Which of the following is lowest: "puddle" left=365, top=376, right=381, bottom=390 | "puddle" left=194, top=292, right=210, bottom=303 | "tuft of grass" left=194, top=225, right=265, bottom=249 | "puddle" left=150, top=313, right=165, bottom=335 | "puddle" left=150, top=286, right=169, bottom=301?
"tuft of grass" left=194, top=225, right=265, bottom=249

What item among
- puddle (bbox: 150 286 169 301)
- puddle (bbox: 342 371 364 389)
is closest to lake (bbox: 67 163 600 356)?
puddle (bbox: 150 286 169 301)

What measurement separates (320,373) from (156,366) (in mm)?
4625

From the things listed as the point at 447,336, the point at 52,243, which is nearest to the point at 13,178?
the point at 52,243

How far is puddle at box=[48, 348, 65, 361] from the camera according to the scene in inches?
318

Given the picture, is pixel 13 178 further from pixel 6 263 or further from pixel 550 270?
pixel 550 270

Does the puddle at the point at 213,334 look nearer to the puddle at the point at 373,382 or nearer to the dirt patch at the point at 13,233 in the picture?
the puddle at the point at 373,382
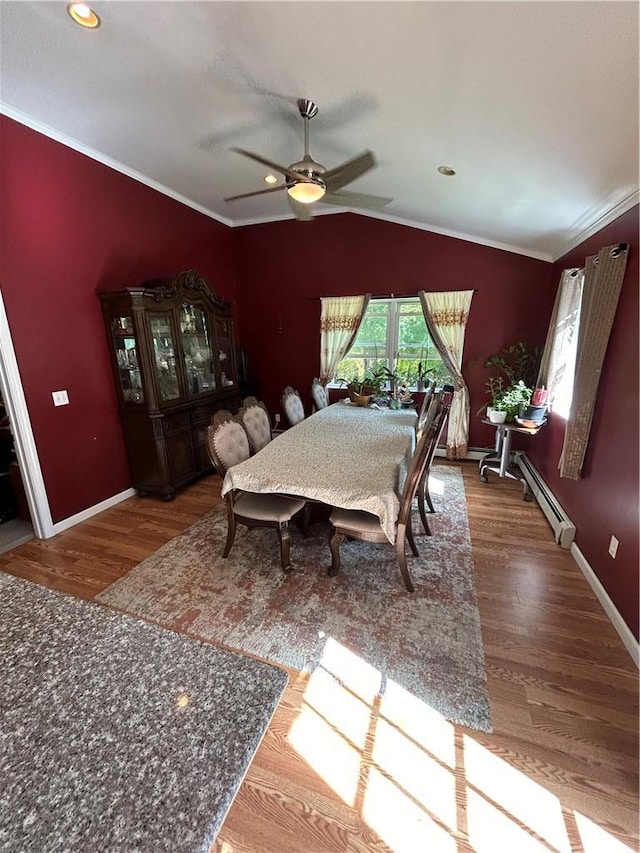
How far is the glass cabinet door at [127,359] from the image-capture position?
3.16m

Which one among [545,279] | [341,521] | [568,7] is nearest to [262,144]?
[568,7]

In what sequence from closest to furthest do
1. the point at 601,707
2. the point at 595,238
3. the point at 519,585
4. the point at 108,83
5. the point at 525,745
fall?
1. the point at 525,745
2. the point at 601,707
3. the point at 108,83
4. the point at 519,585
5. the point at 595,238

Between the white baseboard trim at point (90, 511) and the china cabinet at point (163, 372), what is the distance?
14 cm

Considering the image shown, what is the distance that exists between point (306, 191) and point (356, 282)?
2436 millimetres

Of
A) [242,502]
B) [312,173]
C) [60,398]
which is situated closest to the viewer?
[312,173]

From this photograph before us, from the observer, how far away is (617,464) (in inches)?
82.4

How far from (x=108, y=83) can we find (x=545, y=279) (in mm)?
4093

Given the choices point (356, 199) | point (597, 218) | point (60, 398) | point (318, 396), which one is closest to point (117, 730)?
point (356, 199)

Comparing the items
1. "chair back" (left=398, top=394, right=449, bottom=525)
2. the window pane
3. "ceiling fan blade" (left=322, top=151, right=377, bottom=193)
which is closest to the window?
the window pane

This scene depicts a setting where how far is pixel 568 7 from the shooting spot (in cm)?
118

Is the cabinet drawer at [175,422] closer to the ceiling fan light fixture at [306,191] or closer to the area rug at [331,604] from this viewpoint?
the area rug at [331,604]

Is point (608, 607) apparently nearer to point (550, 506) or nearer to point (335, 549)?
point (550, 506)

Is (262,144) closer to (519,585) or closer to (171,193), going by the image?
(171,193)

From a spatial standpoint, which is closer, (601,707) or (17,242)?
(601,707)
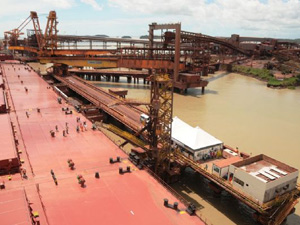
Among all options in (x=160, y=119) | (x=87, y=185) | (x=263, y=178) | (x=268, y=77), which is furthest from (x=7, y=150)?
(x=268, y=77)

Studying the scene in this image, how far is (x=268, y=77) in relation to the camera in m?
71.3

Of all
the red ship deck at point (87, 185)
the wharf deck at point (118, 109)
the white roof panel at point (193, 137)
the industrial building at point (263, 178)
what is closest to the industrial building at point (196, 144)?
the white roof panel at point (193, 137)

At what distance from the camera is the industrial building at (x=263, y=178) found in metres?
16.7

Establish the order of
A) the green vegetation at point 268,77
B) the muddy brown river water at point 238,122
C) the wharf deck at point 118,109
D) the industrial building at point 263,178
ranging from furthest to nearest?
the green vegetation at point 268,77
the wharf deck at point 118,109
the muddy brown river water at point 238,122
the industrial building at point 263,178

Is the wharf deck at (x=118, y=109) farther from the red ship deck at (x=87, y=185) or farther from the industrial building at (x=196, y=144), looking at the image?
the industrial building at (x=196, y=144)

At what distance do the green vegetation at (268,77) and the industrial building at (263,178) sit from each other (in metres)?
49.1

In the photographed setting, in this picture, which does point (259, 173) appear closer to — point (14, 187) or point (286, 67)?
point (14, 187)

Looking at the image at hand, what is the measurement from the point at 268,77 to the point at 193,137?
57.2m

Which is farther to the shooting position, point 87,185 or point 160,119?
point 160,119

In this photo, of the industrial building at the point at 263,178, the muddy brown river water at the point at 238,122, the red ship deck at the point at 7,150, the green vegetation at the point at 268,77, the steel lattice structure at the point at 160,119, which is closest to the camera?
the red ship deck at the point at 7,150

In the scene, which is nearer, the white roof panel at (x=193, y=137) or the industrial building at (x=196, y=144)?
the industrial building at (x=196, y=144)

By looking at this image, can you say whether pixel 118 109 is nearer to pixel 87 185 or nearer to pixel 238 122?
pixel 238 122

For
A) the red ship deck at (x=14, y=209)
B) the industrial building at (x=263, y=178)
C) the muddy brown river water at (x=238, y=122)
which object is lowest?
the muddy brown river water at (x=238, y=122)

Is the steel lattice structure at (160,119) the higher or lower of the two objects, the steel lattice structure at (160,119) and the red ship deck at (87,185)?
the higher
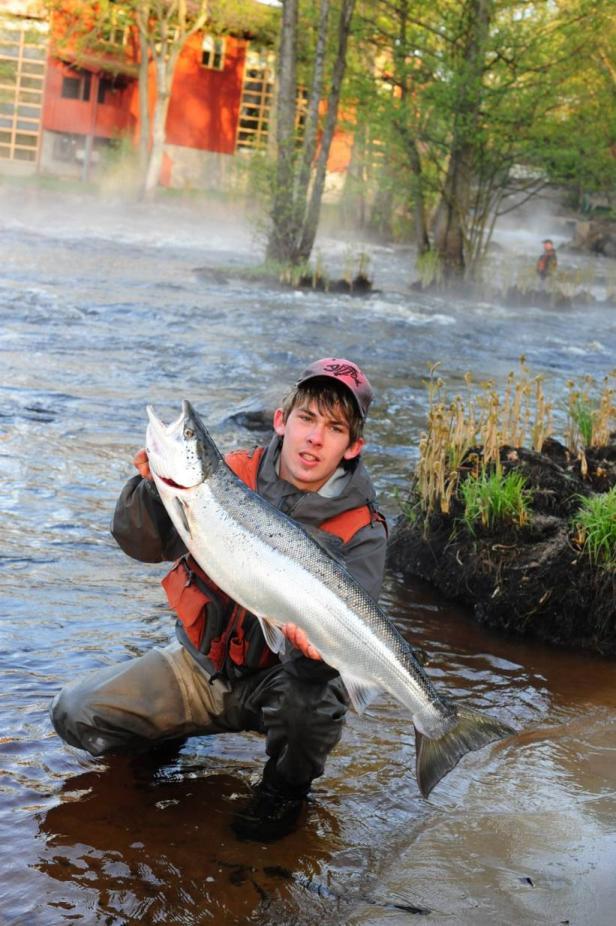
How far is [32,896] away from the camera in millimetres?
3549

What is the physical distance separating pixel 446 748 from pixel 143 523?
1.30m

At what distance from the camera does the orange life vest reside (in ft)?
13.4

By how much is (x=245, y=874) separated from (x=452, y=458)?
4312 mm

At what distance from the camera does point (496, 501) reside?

* * *

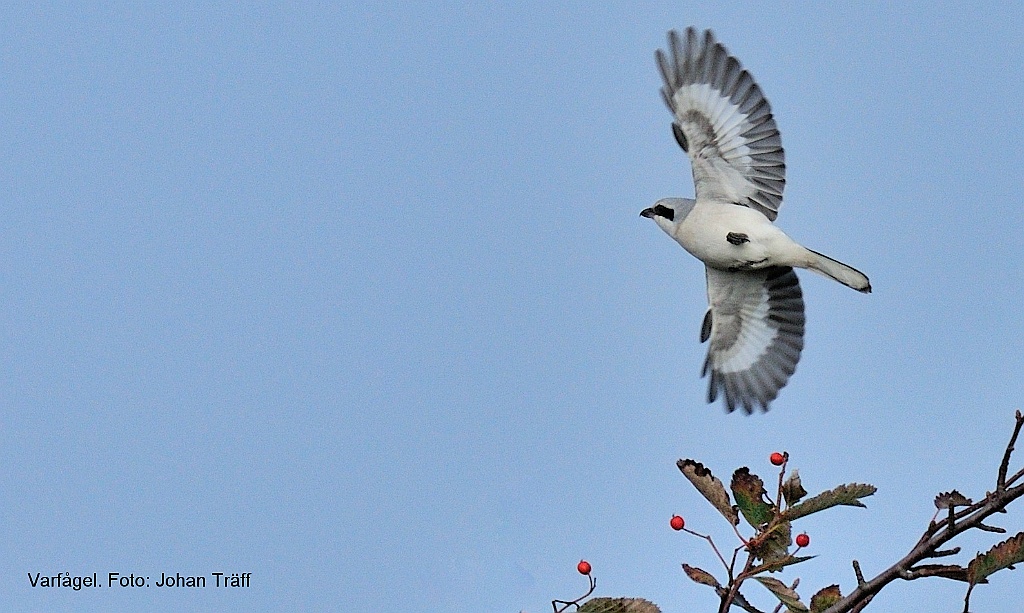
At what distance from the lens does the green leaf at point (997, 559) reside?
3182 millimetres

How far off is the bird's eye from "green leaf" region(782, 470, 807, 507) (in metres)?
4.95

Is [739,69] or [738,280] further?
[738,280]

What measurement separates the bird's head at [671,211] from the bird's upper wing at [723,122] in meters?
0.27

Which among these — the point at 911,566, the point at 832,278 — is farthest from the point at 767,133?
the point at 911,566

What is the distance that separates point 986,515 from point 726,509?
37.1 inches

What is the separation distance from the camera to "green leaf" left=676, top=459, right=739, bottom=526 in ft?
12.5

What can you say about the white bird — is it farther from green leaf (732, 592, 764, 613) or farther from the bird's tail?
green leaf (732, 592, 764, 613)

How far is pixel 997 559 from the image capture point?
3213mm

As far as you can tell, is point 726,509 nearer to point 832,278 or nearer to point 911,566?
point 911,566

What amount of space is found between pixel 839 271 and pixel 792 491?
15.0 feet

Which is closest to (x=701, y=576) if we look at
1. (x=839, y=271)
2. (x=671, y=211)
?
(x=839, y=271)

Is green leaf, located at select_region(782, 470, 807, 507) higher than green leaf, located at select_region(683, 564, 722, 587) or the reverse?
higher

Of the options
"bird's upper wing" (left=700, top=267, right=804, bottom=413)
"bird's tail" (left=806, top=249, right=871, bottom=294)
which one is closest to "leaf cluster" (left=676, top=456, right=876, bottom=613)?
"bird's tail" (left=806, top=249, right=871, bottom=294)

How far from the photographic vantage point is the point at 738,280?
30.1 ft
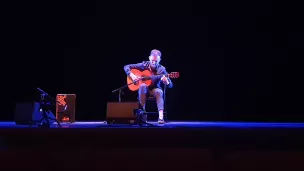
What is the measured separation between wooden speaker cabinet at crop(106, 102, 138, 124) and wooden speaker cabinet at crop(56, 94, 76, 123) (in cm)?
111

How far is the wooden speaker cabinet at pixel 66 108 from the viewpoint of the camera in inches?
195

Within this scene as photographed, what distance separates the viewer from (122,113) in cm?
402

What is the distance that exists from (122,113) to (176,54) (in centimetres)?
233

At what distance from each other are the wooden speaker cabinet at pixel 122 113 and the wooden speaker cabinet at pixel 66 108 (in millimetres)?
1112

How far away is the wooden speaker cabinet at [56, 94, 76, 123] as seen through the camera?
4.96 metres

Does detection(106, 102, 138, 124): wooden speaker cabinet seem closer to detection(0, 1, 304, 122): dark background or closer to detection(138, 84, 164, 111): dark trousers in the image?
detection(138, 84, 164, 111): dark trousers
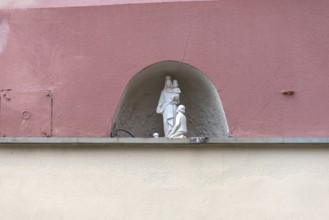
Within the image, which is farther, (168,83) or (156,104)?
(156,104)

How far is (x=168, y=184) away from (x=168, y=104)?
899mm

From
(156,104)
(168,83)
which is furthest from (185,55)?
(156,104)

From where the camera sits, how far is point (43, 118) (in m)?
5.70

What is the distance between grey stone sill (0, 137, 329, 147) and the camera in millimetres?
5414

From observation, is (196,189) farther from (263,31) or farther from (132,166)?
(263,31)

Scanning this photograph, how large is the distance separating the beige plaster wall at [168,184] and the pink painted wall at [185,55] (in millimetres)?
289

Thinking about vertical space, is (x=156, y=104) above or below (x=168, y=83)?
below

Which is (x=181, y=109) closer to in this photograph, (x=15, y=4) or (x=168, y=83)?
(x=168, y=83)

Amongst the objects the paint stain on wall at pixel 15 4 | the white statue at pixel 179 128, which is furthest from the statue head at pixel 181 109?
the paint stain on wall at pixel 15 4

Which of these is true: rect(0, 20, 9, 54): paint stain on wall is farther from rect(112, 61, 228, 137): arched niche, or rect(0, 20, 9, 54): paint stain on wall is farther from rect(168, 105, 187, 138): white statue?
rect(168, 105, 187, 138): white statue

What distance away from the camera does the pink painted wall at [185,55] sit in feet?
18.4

...

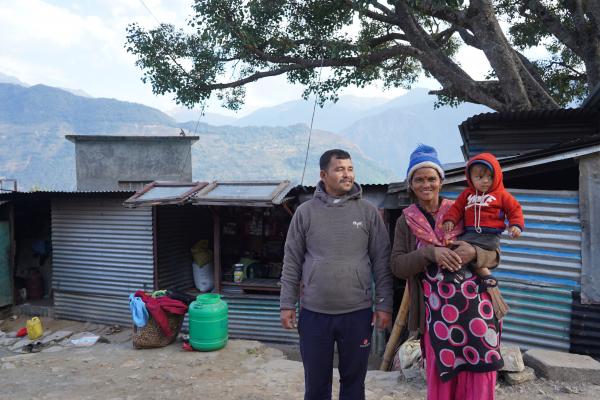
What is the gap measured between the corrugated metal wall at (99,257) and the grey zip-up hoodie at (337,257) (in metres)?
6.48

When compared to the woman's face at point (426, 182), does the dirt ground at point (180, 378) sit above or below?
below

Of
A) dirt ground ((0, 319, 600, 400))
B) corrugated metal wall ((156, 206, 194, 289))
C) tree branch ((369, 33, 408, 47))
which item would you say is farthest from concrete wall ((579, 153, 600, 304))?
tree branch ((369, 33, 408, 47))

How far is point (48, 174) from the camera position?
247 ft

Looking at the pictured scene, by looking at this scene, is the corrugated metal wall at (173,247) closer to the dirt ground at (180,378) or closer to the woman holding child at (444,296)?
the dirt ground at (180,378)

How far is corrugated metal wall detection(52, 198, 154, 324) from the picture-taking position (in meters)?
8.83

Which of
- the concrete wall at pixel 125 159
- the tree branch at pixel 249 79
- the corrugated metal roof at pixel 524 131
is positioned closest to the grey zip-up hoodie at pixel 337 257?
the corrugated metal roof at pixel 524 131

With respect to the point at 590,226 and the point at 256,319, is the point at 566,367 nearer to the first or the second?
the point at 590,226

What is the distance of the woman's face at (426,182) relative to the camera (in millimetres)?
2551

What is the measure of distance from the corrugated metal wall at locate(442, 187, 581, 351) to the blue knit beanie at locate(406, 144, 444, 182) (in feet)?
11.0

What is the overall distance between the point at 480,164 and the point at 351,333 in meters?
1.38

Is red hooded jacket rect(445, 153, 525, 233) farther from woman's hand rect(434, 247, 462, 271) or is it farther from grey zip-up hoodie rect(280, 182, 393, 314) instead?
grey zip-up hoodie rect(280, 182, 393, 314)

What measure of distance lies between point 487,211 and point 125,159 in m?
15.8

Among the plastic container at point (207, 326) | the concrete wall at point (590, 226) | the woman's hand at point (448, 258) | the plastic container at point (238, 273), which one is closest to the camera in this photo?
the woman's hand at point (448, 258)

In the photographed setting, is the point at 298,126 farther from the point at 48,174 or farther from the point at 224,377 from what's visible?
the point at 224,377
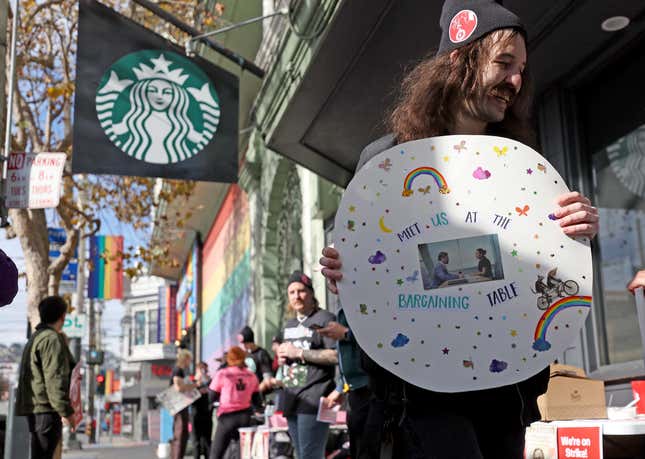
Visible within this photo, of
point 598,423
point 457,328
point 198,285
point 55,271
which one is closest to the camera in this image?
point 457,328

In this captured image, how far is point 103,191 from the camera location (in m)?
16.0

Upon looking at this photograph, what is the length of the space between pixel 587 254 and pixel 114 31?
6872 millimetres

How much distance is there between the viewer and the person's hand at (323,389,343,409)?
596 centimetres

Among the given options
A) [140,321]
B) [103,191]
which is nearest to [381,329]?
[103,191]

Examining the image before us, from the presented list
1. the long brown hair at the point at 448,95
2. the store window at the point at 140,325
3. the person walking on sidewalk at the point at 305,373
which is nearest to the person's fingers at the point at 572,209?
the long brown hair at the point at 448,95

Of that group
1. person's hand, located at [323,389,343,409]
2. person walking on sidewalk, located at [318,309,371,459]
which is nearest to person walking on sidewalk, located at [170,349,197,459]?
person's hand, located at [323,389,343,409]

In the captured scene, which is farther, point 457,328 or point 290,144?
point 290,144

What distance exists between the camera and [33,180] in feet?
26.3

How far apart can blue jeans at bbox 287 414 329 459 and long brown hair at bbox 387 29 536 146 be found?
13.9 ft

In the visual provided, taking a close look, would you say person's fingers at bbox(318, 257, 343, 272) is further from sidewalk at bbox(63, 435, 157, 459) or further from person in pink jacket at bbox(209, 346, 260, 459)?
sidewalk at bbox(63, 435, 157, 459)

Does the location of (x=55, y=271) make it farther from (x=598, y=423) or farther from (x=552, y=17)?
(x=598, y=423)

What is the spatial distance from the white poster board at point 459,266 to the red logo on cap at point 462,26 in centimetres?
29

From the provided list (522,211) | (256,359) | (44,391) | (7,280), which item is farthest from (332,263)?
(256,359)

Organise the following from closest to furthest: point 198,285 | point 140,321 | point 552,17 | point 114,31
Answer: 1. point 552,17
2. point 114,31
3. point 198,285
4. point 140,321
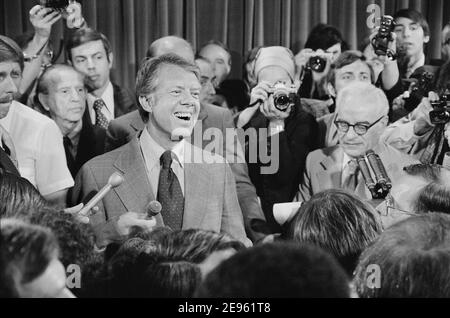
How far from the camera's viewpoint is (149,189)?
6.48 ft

Exercise: Turn the stretch of entries above, from the line containing "How far apart" through the line containing "4. point 140,321", into a JSON list of strings. Give each line as its own string and leave out blank lines.

Final answer:
[
  "How far apart can blue jeans at bbox 287 414 329 459 and long brown hair at bbox 387 29 536 146 be found?",
  "13.9 ft",
  "In the visual provided, taking a close look, would you say person's fingers at bbox(318, 257, 343, 272) is further from sidewalk at bbox(63, 435, 157, 459) or further from person in pink jacket at bbox(209, 346, 260, 459)?",
  "sidewalk at bbox(63, 435, 157, 459)",
  "Does the location of (x=55, y=271) make it farther from (x=598, y=423) or farther from (x=552, y=17)?",
  "(x=598, y=423)",
  "What is the spatial distance from the white poster board at point 459,266 to the red logo on cap at point 462,26 in centimetres?",
  "29",
  "From the provided list (522,211) | (256,359) | (44,391) | (7,280), which item is farthest from (332,263)?",
  "(256,359)",
  "Organise the following from closest to furthest: point 198,285 | point 140,321 | point 552,17 | point 114,31",
  "Answer: 1. point 552,17",
  "2. point 114,31",
  "3. point 198,285",
  "4. point 140,321"
]